本人が何も装着せず、電波の反射波を利用する非侵襲型(当人が意識しない)の睡眠モニタをMITで開発

MITの研究者たちが、睡眠をワイヤレスでモニタする新しい方法を公開した。それは反響定位法(エコーロケーション, echolocation)に似ていて、電波を睡眠者に当てて反射波を捉え、体の影響による電波の変化を調べる。

チームはこれまでも、低出力の電波をモニタリングに利用する方法をいろいろトライしてきたが、今回のはその最新の成果だ。今回はAIを利用することによって、睡眠者の体のわずかな動きでも、電波の変化の中に捉えることができた。それにより、睡眠ステージ(浅い深い、REM/NREM)、睡眠中の運動、呼吸率など、睡眠のパターンに関する有意味な情報を得ることができた。

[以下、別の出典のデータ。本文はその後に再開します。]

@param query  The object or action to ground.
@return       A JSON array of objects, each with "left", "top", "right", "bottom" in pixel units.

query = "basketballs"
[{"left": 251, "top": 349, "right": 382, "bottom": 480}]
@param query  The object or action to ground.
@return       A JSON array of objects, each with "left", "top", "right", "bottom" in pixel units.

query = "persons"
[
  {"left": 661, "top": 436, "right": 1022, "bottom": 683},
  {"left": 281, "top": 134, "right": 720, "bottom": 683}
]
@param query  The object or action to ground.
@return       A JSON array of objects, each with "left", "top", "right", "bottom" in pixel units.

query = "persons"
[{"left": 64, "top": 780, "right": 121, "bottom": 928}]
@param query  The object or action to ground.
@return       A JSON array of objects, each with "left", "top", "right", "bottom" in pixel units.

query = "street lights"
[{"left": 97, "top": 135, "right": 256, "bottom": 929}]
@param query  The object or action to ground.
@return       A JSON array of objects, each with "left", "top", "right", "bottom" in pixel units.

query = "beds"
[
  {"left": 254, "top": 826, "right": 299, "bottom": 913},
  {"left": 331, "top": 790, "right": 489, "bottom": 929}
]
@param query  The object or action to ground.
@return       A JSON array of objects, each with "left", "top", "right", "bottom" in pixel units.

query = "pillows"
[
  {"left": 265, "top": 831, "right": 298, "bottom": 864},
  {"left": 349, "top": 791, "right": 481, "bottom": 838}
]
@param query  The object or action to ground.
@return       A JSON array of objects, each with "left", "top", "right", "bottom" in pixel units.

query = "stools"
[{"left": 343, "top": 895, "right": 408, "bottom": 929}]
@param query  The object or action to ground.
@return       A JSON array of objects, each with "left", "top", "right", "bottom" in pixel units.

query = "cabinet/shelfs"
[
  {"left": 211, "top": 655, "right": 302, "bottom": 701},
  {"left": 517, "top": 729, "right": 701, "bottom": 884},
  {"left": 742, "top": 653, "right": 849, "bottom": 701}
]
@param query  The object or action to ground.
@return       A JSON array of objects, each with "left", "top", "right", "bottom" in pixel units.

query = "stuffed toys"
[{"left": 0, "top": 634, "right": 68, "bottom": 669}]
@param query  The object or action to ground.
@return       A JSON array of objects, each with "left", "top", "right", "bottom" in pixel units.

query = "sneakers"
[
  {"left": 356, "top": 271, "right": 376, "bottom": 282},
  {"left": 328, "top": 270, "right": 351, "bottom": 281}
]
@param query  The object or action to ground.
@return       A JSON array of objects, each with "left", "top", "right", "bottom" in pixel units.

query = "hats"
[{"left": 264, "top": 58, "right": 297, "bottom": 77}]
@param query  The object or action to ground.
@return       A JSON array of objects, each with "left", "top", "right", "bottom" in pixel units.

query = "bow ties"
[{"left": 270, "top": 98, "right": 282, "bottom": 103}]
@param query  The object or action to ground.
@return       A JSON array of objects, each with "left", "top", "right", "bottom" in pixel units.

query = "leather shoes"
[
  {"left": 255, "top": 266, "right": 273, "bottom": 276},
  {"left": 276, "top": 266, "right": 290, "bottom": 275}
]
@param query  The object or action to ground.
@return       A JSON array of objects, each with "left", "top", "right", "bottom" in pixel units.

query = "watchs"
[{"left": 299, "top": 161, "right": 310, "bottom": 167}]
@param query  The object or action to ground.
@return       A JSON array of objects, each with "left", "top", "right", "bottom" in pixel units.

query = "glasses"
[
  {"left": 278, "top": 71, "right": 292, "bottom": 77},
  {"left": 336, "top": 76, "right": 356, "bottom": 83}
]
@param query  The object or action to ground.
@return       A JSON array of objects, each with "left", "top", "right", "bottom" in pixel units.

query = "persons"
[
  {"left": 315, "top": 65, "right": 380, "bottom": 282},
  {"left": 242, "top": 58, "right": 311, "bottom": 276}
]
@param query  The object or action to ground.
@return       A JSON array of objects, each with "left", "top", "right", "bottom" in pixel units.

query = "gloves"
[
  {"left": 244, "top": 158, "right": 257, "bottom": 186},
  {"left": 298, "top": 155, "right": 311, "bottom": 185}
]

テストは25名のボランティアに対し、100晩かけて行われた。研究の指導教授Dina Katabiによると、そのシステムは80%の正確度で睡眠パターンを検出できた。それは業界標準の睡眠テストEEGにほぼ匹敵する。

睡眠の追跡調査はFitbitやApple Watchのようなウェアラブルでもある程度行われているが、それらはもっぱら、スマホが内蔵している加速度計を使って体の動きを検出し、それにより睡眠のパターンを判断している。

“ウェアラブルもいいけど、われわれのねらいは、目に見えないものを捉えることだった”、とKatabiは語る。“それは家庭の中で、みんなが忘れてしまうぐらい目立たないが、しかしそれと同時に、ワイヤレスの信号だけを使って健康上のあらゆる問題をモニタできる”。

そのワイヤレスシステムは、取り上げる要素がウェアラブルよりずっと多い。動きだけでなく、呼吸や心拍も捉える。それでいて、まったく生活の邪魔にならず、ベッドから数メートル以内の棚や壁に目立たない形で置ける。

使用する電波はWi-Fiよりずっと弱く、一家の中で複数台を複数の人に対して使える。調整などは要らない。被験者にとって、まったく気にならない存在であることも、本機の理想的な性質だ。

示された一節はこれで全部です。